Document section>
## Begin

Skip to content

Python Dockerfiles

Building/running a Python app in a Dockerfile can be accomplished many different ways. The example(s) below are my personal approach, meant to serve as a starting point/example of Docker's capabilities.

One thing you will commonly see in my Python Dockerfiles are a set of ENV variables in the base layer. Below is a list of the ENV variables I commonly set in Dockerfiles, and what they do:

Note

In some Dockerfiles, you will see ENV variables declared with an equal sign, and others without. These are equivalent, you can declare/set these variables either way and they will produce the same result. For example, the following 2 ENV variable declarations are equivalent:

PYTHONUNBUFFERED 1

PYTHONUNBUFFERED=1

  • PYTHONDONTWRITEBYTECODE=1
    • Disables creation of .pyc files
      • .pyc files are essentially simplified bytecode versions of your scripts that are created when a specific .py file is executed the first time.
      • Using a Starbucks coffee as an analogy, .pyc files are the instructions/ingredients written like code on the side of your cup that tell the barista what to make. They don't need to know the full recipe, just the ingredients. A .pyc file is the "ingredients" for a .py file, meant to speed up subsequent executions of the same script.
    • We do not want to create these files in a Dockerfile; they would affect subsequent re-builds of the container if the bytecode is cached. We want to execute the .py file as a .py file each time for reproducibility.

## End

Data>
## Begin

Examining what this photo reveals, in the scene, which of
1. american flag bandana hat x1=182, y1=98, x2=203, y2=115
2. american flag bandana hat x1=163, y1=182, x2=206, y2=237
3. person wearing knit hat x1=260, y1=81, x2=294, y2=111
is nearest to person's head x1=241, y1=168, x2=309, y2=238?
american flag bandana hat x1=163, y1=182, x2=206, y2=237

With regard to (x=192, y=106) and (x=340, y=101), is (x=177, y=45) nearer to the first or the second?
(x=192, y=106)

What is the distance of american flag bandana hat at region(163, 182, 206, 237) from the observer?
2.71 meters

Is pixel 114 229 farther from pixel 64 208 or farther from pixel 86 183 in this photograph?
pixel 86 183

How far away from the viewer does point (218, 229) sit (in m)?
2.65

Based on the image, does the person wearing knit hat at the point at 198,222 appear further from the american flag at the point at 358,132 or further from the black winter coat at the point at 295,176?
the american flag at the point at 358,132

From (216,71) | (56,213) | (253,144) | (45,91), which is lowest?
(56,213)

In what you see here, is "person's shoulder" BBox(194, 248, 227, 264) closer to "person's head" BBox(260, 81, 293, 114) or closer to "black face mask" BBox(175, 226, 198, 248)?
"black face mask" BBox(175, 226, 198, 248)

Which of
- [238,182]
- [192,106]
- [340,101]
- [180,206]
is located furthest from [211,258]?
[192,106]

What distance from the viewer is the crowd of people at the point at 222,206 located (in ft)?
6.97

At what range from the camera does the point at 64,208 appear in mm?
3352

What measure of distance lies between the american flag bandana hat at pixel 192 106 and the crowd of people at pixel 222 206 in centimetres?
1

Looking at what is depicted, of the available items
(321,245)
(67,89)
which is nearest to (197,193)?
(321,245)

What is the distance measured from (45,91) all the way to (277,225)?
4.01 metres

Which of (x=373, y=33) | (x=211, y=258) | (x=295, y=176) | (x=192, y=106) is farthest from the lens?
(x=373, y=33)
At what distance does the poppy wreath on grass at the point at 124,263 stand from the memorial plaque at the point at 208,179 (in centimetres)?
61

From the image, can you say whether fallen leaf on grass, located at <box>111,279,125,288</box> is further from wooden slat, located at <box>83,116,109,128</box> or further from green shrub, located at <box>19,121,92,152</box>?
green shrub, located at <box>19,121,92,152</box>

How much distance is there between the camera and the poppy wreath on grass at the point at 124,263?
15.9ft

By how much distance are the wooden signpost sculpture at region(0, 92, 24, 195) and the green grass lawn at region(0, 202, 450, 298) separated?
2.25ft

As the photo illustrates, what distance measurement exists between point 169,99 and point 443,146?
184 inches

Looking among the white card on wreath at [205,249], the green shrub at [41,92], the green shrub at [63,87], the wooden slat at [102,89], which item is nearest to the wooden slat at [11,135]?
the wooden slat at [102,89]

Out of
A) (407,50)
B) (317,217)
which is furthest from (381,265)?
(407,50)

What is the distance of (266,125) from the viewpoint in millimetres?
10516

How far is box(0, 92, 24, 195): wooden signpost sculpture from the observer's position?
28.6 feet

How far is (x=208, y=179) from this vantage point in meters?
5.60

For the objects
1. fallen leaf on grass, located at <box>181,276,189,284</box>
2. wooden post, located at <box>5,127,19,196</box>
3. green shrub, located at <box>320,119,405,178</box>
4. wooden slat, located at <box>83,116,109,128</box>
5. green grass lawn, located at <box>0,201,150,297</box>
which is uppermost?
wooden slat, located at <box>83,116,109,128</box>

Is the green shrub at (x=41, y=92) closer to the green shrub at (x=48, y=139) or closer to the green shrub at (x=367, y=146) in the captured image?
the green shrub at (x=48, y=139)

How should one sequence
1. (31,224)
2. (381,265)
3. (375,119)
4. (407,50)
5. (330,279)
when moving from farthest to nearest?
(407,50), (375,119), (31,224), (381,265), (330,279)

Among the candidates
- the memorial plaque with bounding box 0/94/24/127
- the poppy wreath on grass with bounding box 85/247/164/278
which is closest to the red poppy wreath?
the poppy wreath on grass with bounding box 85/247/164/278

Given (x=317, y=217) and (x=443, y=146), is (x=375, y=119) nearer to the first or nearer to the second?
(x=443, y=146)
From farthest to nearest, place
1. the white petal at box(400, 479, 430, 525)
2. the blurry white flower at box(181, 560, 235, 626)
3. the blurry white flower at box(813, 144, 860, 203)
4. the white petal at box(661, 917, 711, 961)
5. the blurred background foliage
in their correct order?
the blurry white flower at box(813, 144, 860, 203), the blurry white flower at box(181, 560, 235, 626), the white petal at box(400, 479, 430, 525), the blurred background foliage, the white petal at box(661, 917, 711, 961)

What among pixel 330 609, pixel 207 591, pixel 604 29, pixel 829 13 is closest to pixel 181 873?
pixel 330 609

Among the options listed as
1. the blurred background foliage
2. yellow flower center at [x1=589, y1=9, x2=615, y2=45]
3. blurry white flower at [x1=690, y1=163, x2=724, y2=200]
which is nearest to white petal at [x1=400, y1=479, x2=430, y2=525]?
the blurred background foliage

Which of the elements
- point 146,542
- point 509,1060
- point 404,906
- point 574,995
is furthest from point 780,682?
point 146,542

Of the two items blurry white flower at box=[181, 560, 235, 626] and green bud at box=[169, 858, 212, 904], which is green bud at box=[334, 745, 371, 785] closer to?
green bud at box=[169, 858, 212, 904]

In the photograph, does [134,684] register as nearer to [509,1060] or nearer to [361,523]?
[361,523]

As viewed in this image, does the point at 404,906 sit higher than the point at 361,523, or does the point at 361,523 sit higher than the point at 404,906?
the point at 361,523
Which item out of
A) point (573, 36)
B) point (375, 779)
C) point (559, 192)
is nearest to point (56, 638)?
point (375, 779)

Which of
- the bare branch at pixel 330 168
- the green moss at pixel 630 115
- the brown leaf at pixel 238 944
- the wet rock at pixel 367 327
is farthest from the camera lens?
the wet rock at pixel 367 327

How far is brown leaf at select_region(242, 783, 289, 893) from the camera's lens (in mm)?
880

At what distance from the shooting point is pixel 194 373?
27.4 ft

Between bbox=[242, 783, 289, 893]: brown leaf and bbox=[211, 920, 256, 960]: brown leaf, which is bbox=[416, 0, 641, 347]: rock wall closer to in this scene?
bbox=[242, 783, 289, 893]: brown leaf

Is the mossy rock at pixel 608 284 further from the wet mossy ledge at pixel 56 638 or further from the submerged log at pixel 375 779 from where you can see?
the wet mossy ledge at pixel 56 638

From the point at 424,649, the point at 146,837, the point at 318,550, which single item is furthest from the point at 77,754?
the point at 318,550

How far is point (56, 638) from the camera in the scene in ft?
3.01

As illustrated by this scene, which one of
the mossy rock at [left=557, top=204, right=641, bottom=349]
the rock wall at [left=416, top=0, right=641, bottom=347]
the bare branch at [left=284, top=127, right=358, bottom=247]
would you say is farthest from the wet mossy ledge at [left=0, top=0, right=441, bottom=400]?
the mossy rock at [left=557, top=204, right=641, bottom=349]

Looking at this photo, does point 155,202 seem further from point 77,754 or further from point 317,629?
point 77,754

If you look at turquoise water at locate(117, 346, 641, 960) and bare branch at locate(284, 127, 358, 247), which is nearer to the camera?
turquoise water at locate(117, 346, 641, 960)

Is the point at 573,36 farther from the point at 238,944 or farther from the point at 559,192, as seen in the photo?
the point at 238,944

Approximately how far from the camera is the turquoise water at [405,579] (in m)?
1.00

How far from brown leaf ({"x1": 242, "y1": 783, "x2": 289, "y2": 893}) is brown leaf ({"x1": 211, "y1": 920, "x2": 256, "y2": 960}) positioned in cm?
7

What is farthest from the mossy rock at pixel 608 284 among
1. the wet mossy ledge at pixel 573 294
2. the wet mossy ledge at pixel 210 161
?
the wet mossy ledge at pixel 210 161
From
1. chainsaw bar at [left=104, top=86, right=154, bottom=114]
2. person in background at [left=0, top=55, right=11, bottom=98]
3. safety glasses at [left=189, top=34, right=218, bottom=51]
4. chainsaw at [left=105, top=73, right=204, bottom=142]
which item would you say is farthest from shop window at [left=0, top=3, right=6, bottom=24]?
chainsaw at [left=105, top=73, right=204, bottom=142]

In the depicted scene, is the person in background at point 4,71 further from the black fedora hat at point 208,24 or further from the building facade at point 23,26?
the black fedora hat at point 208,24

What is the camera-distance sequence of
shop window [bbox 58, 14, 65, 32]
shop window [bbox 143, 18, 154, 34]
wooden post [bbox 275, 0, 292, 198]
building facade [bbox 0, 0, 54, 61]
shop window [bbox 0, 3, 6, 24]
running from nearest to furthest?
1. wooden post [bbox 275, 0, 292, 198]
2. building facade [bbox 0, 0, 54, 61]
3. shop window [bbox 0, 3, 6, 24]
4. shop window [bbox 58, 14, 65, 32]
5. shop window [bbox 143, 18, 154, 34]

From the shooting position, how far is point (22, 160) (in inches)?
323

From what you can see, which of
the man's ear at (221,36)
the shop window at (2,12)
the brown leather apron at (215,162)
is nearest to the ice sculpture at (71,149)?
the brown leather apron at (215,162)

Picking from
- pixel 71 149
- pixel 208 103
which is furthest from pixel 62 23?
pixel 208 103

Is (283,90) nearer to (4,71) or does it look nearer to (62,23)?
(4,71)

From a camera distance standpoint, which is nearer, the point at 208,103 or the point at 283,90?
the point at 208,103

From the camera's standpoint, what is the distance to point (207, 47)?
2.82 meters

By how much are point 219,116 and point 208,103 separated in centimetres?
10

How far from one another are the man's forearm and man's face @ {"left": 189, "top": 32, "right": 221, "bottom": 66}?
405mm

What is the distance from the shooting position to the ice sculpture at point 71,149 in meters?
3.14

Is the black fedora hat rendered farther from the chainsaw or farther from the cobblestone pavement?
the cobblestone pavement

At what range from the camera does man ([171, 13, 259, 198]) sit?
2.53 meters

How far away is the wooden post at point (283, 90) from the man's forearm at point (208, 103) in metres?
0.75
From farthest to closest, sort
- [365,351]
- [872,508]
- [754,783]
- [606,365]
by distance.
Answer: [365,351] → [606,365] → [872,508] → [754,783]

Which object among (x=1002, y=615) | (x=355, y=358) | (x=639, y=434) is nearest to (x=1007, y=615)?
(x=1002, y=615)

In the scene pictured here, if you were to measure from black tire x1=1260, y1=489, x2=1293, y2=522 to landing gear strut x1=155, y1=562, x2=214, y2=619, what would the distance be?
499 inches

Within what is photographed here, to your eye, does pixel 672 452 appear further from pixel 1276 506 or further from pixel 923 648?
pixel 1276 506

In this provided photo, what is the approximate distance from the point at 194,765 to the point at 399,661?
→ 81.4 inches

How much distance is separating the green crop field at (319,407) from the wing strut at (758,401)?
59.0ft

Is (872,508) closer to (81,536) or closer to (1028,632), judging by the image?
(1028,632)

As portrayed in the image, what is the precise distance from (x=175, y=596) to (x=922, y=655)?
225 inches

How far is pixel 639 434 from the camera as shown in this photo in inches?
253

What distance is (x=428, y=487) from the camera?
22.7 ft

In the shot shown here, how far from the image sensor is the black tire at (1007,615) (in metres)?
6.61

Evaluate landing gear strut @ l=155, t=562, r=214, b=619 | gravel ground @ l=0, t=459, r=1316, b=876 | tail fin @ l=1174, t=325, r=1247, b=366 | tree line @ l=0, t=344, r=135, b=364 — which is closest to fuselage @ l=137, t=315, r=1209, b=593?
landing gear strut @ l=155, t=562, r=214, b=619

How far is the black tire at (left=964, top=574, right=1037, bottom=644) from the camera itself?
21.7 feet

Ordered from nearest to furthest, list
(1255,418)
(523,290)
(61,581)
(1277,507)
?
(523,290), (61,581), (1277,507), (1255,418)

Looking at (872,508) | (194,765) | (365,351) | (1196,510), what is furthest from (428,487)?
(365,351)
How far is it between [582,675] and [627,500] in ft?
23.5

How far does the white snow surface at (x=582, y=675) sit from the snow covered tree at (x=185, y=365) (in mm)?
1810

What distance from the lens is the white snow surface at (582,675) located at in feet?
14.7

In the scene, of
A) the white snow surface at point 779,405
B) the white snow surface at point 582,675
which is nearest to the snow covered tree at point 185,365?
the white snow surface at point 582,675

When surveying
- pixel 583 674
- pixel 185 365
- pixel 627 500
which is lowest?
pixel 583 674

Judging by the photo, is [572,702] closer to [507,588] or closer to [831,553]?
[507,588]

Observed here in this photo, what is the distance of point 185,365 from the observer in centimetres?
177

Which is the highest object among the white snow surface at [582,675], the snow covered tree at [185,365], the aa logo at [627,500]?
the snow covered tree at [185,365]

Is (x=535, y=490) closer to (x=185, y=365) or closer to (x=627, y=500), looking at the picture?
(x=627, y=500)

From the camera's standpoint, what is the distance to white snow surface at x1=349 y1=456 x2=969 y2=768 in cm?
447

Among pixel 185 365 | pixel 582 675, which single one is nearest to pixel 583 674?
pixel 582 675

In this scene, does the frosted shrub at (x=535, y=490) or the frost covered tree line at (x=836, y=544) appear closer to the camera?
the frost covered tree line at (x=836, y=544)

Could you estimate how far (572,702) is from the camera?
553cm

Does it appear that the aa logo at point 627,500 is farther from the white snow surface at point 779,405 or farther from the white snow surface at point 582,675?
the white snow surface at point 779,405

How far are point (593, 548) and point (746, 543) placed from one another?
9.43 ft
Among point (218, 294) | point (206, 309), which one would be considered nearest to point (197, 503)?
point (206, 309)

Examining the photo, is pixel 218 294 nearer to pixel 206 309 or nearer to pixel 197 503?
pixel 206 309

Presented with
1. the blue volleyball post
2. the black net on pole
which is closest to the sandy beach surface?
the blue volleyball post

## End

Instructions>
1/ Using the Python Dockerfiles page, decide whether each statement agrees with it. Answer yes or no for each and quote the words from the page that settle it.
(a) Declaring an ENV variable with an equal sign and declaring it without one give the same result.
(b) Setting PYTHONDONTWRITEBYTECODE=1 turns on the creation of .pyc files.
(c) A .pyc file is created the first time a specific .py file is executed.
2/ Answer these from the Python Dockerfiles page, one per line:
(a) In which layer does the page say the ENV variables are commonly set?
(b) In the Starbucks coffee analogy, what are .pyc files compared to?
(c) For what reason does the page want the .py file executed as a .py file each time?
3/ Resume the Python Dockerfiles page after its last sentence, keeping on with its list of ENV variables.
None of the lines are needed here.

Answer set>
1/
(a) Yes: "These are equivalent, you can declare/set these variables either way and they will produce the same result."
(b) No: "Disables creation of .pyc files"
(c) Yes: ".pyc files are essentially simplified bytecode versions of your scripts that are created when a specific .py file is executed the first time."

2/
(a) The base layer.
(b) The instructions/ingredients written like code on the side of the cup that tell the barista what to make.
(c) For reproducibility.

3/
  • PYTHONUNBUFFERED=1
    • Tell Python to output stdout and stderr messages directly instead of buffering, ensuring realtime output to the container's sdtdout/stderr
  • PIP_NO_CACHE_DIR=off
    • Tell pip not to cache dependencies. This would affect reproducibility in the container, and also needlessly takes up space.
    • Docker will handle caching pip installs as a Dockerfile layer with buildkit
  • PIP_DISABLE_PIP_VERSION_CHECK=on
    • Suppress warnings about pip being out of date in a container environment. Also for reproducibility.
  • PIP_DEFAULT_TIMEOUT=100
    • Some Docker connections may be slow, and when buildtime isn't a concern, it's helpful to set pip's timeout value to a higher number to give it more time to finish downloading/installing a dependency.

Simple, single-layer "standard" Python Dockerfile

Use this container for small/simple Python projects, or as a starting point for a multistage build.

Python simple Dockerfile
FROM python:3.11-slim as base

## Set ENV variables to control Python/pip behavior inside container
ENV PYTHONDONTWRITEBYTECODE 1 \
    PYTHONUNBUFFERED 1 \
    ## Pip
    PIP_NO_CACHE_DIR=off \
    PIP_DISABLE_PIP_VERSION_CHECK=on \
    PIP_DEFAULT_TIMEOUT=100

WORKDIR /app

COPY requirements.txt requirements.txt
RUN pip install -r requirements.txt

COPY ./src .

Multistage Python Dockerfile

This Dockerfile is a multi-stage build, which means it uses "layers." These layers are cached by the Docker buildkit, meaning if nothing has changed in a given layer between builds, Docker will speed up the total buildtime by using a cached layer.

For example, the build layer below installs dependencies from the requirements.txt file. If no new dependencies are added between docker build commands, this layer will be re-used, "skipping" the pip install command.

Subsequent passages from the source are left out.